__TRAVAIL DEMANDÉ__:
**a)** D'après l'extrait, quel lieu les sans-papiers de Vitry ont-ils choisi d'occuper ?
**b)** Recopiez le passage de l'extrait allant de « Les sans-papiers de » jusqu'à « de la honte. », en substituant « fraternité » à « solidarité ».

__EXTRAIT À LIRE__:
== == ==

Les sans-papiers de Vitry, qui ont choisi d’occuper un centre des
impôts, veulent souligner la complicité de
l’État qui perçoit en toute connaissance de cause
impôts et cotisations sociales.
    À nous de leur laisser la parole et de mener
le combat pour construire la mobilisation unitaire la plus large
possible contre une politique indigne. Dans les syndicats, les
associations, à gauche, il faut développer le soutien le
plus large, faire comprendre que « leur »
lutte est notre lutte « à tous ».
Notre solidarité de classe sera décisive pour stopper
cette politique de la honte.

PAROLES DE SANS-PAPIERS 

Badiaga, Camara, Doukouré,
Dramé, Gakou, Kouyaté, Siby, Sylla,
délégués des grévistes de la Seni,
entreprise du nettoyage au Kremlin-Bicêtre (Val-de-Marne),
syndiqués à la CGT.

Nous, les délégués représentants des
grévistes de la Seni, nous revendiquons la régularisation
de tous les travailleurs sans-papiers, et le plus vite possible. Nous
ne sommes pas là pour détruire, nous nous battons pour
nos droits. Nous travaillons sans papiers, sans sécu depuis tant
d’années… Il est temps ! Nous sommes partis
à 180 grévistes la semaine dernière, et nous
sommes aujourd’hui 263.

Comment expliquez-vous cet élargissement ?

== == ==

Entrées enregistrées

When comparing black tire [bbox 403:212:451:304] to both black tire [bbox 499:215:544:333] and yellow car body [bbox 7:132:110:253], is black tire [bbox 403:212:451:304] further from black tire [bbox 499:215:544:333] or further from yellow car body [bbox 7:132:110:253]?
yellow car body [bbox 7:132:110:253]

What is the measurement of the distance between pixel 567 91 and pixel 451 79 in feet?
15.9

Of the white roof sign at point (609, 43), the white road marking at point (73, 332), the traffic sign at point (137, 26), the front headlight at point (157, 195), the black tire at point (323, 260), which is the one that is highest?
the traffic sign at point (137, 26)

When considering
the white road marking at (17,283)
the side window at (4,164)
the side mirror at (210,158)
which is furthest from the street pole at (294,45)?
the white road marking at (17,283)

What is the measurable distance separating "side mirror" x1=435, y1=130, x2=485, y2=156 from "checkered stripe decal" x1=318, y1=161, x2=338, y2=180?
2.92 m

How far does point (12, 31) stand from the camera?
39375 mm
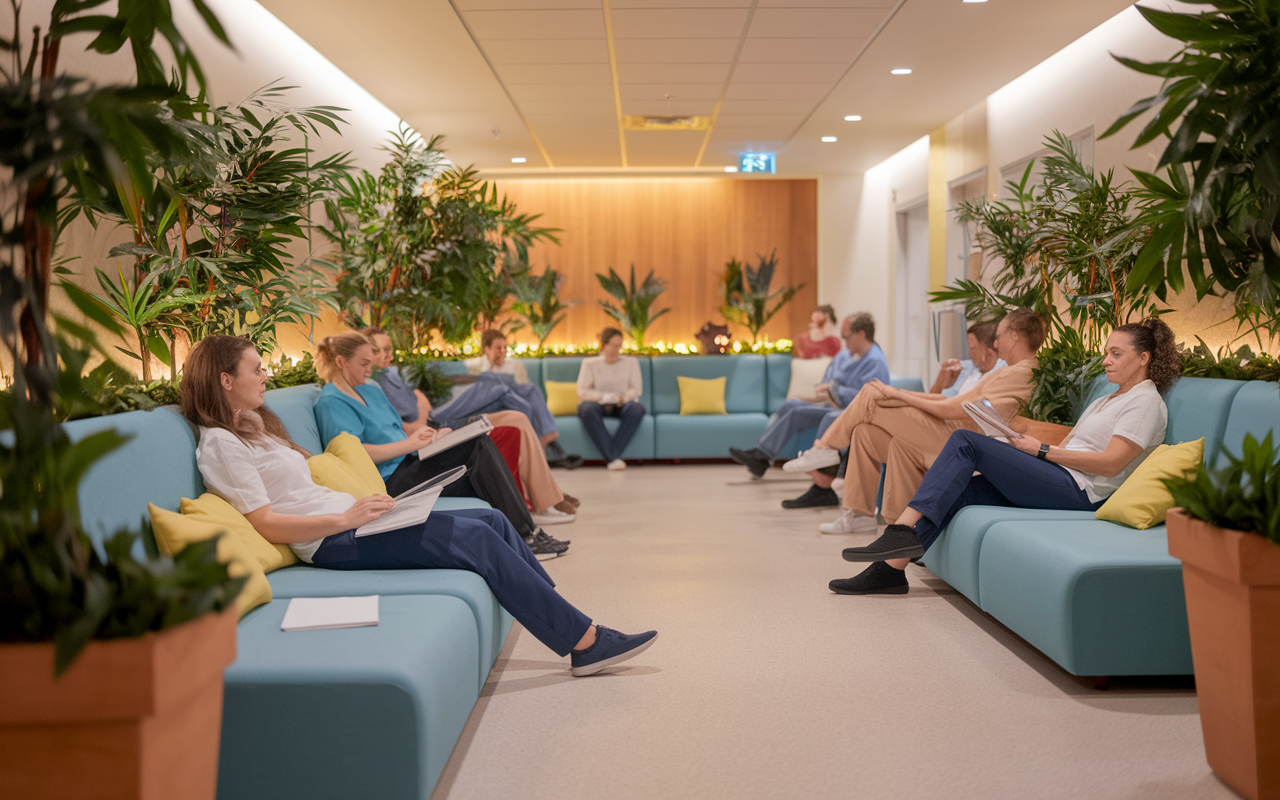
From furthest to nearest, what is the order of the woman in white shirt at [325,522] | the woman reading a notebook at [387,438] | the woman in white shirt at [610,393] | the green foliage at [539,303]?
the green foliage at [539,303] → the woman in white shirt at [610,393] → the woman reading a notebook at [387,438] → the woman in white shirt at [325,522]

== == ==

__RÉPONSES__:
**a)** Un centre des impôts.

**b)**
Les sans-papiers de Vitry, qui ont choisi d’occuper un centre des
impôts, veulent souligner la complicité de
l’État qui perçoit en toute connaissance de cause
impôts et cotisations sociales.
    À nous de leur laisser la parole et de mener
le combat pour construire la mobilisation unitaire la plus large
possible contre une politique indigne. Dans les syndicats, les
associations, à gauche, il faut développer le soutien le
plus large, faire comprendre que « leur »
lutte est notre lutte « à tous ».
Notre fraternité de classe sera décisive pour stopper
cette politique de la honte.